═════ Provided data
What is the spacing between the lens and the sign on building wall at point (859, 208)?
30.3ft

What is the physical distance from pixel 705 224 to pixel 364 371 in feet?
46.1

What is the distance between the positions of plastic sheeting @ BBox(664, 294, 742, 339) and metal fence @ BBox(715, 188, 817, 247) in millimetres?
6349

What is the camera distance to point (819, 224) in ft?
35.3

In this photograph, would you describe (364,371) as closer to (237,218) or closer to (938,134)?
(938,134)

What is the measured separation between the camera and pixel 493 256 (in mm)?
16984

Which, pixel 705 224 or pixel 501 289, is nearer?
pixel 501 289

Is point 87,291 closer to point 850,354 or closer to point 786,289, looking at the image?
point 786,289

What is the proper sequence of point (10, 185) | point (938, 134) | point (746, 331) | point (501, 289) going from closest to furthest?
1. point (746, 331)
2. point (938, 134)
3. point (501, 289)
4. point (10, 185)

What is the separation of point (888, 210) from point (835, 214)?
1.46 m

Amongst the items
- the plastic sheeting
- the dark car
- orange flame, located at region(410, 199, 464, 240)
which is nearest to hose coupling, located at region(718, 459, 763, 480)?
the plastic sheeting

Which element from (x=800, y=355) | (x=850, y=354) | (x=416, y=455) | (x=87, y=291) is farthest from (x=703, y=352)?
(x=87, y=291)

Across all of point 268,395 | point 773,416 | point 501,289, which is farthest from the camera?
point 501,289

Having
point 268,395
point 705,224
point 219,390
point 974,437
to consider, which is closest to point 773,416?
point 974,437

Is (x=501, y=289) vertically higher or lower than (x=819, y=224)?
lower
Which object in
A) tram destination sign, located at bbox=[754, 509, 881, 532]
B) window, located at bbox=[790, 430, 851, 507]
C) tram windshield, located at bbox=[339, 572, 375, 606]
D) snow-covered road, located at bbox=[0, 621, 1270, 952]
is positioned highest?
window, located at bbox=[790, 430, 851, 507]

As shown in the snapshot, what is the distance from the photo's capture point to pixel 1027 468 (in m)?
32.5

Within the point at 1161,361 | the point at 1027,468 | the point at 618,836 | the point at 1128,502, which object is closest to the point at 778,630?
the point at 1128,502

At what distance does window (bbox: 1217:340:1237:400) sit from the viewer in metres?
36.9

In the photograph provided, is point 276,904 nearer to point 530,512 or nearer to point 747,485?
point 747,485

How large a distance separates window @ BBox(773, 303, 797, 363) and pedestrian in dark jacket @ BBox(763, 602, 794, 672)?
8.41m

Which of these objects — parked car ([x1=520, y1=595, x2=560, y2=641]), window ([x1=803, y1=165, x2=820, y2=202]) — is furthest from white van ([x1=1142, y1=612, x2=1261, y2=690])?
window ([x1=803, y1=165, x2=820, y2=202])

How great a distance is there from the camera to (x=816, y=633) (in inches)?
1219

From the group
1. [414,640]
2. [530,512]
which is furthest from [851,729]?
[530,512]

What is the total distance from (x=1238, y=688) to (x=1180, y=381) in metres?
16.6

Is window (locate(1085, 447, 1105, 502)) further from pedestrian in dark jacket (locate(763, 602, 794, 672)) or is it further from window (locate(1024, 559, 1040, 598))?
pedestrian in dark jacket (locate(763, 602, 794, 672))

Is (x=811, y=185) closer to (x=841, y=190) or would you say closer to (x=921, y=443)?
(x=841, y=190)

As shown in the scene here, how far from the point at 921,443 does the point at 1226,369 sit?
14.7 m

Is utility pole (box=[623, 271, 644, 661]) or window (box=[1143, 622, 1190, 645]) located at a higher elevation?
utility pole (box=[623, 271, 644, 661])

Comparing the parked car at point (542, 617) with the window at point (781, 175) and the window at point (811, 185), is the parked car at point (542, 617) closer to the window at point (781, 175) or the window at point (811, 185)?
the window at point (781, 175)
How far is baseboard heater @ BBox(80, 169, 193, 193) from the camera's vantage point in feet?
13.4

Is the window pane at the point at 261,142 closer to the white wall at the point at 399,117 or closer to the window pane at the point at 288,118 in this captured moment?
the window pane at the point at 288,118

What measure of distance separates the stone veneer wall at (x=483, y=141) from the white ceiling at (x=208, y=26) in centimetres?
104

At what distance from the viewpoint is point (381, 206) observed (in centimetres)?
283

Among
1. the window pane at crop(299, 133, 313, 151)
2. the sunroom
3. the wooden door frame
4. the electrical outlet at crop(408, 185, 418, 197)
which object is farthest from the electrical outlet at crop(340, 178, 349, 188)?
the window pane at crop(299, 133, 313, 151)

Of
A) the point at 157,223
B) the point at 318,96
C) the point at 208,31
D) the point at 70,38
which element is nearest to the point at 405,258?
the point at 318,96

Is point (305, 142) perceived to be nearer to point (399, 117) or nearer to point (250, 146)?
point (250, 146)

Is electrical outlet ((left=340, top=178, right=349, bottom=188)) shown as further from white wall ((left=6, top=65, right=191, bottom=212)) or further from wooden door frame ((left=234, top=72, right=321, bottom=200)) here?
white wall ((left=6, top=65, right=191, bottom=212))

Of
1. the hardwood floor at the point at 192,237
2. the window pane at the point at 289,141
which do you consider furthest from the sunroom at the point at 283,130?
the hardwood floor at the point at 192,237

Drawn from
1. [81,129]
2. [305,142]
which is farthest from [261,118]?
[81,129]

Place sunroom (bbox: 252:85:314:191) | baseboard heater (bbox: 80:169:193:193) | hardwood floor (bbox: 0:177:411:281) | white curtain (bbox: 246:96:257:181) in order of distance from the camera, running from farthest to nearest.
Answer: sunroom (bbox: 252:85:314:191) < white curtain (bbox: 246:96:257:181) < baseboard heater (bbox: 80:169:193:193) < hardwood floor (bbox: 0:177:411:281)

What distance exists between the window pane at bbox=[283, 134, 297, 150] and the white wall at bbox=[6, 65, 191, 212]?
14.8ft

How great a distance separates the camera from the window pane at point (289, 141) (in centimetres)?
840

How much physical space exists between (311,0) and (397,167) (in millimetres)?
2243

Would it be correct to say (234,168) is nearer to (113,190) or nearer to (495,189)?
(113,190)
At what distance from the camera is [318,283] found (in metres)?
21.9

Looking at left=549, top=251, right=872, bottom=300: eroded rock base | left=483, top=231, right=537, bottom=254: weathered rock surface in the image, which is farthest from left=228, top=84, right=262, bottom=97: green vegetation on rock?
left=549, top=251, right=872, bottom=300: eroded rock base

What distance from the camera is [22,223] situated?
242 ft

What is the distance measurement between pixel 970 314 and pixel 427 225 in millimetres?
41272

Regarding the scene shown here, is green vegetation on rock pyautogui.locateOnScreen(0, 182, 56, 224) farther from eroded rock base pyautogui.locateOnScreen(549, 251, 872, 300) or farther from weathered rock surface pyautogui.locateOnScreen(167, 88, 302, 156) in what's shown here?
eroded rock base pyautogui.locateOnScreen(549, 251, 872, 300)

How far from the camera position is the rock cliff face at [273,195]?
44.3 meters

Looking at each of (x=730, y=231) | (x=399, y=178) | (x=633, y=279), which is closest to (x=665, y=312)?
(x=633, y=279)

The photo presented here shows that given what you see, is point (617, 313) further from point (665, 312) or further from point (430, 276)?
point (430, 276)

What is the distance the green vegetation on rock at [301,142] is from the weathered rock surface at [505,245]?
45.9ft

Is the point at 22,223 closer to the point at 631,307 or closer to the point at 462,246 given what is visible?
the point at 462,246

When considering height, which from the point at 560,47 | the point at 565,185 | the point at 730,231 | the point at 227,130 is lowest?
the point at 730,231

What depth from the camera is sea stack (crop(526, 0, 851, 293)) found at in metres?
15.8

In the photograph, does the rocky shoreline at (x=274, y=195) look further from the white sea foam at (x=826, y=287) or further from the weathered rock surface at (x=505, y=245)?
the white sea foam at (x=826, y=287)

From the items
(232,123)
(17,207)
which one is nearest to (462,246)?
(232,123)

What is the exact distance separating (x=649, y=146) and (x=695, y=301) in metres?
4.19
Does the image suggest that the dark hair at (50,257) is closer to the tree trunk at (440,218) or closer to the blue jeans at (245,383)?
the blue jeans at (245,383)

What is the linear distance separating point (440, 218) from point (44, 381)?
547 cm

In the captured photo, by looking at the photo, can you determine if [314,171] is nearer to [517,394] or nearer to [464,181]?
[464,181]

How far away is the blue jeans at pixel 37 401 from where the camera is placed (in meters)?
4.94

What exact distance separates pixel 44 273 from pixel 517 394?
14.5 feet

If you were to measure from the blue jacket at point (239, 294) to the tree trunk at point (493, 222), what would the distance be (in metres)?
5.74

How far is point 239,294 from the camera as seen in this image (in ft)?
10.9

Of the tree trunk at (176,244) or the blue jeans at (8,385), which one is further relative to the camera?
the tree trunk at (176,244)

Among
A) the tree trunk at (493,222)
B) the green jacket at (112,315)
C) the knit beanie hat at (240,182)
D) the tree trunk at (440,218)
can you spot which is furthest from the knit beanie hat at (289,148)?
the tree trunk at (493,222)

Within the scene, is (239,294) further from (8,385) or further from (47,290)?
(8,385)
══════════
• Problem to solve
Every line from the one holding "What depth from" through the final line of the listing must be echoed exactly; leave out all other lines.

• Exercise result
What depth from the camera is sea stack (crop(526, 0, 851, 293)) found at in metres?
15.8

In the photograph, does the rocky shoreline at (x=274, y=195) look further from the white sea foam at (x=826, y=287) or further from the weathered rock surface at (x=505, y=245)?
the white sea foam at (x=826, y=287)

From the items
(232,123)
(17,207)
which one is nearest to (462,246)?
(232,123)

What is the exact distance separating (x=649, y=146) and (x=695, y=301) in metres?
4.19
Does the image suggest that the dark hair at (50,257) is closer to the tree trunk at (440,218) or closer to the blue jeans at (245,383)?
the blue jeans at (245,383)

What is the linear distance separating point (440, 218) from point (44, 381)?
547 cm

In the captured photo, by looking at the photo, can you determine if [314,171] is nearer to [517,394] or nearer to [464,181]?
[464,181]

How far away is the blue jeans at pixel 37 401 from where the camera is placed (in meters)?
4.94

What exact distance separates pixel 44 273 from pixel 517 394?
14.5 feet

If you were to measure from the blue jacket at point (239, 294) to the tree trunk at point (493, 222), what would the distance be (in metres)?
5.74

How far is point 239,294 from the camera as seen in this image (in ft)?
10.9

Of the tree trunk at (176,244) or the blue jeans at (8,385), which one is further relative to the camera?
the tree trunk at (176,244)

Among
A) the tree trunk at (493,222)
B) the green jacket at (112,315)
C) the knit beanie hat at (240,182)
D) the tree trunk at (440,218)
can you spot which is furthest from the knit beanie hat at (289,148)?
the tree trunk at (493,222)

Within the scene, is (239,294) further from (8,385) or further from (47,290)?
(8,385)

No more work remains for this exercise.